Filed under: Marketing, Positioning

What is the Role of Marketing, Anyway?

The role of Marketing is to engage the mind of the consumer such that a transaction with the brand becomes a possibility, no…a desirable possibility, in the consumer’s mind.

The goal, of course, is to create legions of willing consumers — those who we can turn into leads or sales. Generating leads and sales is a (necessary) side effect of successful marketing, not the point of marketing. To say that marketing’s role is simply to create leads fosters an overly tactical view of the relationship between your brand and your customer focused on the mechanics of generating leads and sales, rather than the psychology of creating the desire that makes leads possible. As marketers, we can’t be very successful, over the long run, at generating leads from consumers who don’t already desire to interact with us.

How do we create that desirable possibility? Establish and reinforce in the consumer’s mind unshakable truths about what makes our brand unique in the category – not what is the same or similar to other brands. This is where we “decide what business we’re in.” This is where we consciously decide that standing for specific perceptions in the mind of the consumer means that some people won’t be attracted to us, but others will be more attracted to us. This is where we decide not to be all things to all people.

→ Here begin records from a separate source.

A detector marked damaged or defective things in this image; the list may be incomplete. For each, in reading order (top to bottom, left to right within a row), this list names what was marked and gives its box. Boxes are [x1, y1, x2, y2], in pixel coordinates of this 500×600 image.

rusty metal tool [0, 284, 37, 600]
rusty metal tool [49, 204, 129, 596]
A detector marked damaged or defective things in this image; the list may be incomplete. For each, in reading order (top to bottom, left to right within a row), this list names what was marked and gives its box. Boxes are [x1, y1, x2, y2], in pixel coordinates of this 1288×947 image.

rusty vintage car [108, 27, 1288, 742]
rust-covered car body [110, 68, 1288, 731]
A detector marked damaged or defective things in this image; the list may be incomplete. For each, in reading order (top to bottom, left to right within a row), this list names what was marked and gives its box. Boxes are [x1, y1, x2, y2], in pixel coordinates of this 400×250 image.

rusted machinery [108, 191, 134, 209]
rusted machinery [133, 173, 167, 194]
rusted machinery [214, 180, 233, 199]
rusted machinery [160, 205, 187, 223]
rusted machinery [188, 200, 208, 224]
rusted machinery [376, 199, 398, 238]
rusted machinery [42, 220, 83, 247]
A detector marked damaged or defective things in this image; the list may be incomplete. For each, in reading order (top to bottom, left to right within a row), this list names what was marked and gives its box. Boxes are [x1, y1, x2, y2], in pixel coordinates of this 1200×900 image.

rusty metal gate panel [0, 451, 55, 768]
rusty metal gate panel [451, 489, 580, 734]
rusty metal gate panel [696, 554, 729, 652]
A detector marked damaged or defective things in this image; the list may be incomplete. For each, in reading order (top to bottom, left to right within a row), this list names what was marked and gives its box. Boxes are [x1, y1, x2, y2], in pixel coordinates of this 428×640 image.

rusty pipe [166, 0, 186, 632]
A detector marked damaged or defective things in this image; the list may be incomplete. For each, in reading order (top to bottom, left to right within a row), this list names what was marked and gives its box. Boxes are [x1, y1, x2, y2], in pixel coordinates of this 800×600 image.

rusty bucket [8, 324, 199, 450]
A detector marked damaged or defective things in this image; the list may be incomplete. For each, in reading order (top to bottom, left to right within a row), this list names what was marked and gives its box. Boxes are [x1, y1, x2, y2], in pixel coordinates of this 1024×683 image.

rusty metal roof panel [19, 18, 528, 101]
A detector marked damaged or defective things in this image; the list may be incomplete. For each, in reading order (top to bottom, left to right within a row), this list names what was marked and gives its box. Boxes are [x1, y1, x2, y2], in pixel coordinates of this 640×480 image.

It’s called branding, or positioning, and doing it right has more to do with our success as marketers than almost anything else. It has practical benefits in the organization, too. Good sales people know how to position a solution or product, prospect by prospect, but that approach isn’t scalable. If we haven’t established who we are and what business we’re in, each lead comes with its own perceptions and assumptions, meaning your sales organization either has to scramble to “be who the prospect thinks we are”, which is a time- and thought-intensive process (being all things to all people is always exhausting and inefficient), or the sales team has to work to establish the right truths in the prospects mind, hoping the prospect follows them through the process and still desires to transact with you in the end.

What does this have to do with web analytics. Well, nothing, directly. But this is the big picture.
Often, as practitioners of a discipline focused on response and conversion rate and the tactical optimization of layouts and offers, we lose sight of the bigger picture in which we work. At the end of the day, our job is to help maintain a well positioned brand that consumers already desire to transact with. A weak brand won’t do very well, no matter how much you optimize your offers and layouts.

If you’re interested in more on branding and positioning, checkout Laura Ries’s blog, The Origin of Brands.

UPDATE 6/12: I was just reading this again and realized that I didn’t draw the connection between the idea of building desire to interact in the mind of the prospect with the current hubbub about word of mouth (WOM) marketing. That is, if you accept the posit that advertising doesn’t build brands, PR does (as I do) then suddenly WOM is critical. PR is nothing more than a way to seed WOM, on a large scale. As people read or hear in the media about about a new product (in a new category), word begins to spread person to person – and WOM takes over. PR just fans the flames.

There’s an interesting thread on this related to designing for social media over at Bokardo: http://bokardo.com/archives/how-to-design-for-word-of-mouth/. What I find interesting is that the WOM people are seeing one small piece of the puzzle (the power of WOM)…but not necessarily seeing the bigger picture of why certain products or services make it into the mind and others do not. And the question is…does design really matter? That is , does design impact the ability of a product or service to become a category leader as much as we’d like to think it does, or does it just please the niche who cares about great design (and I count myself in that niche). It’s that niche that buys Macintosh and aspire to be Steve Jobs (I have great admiration for Steve Jobs, although I gave up my Mac several years ago), but they haven’t made Apple the personal computer category leader. Though it is undeniably a better product. Food for thought.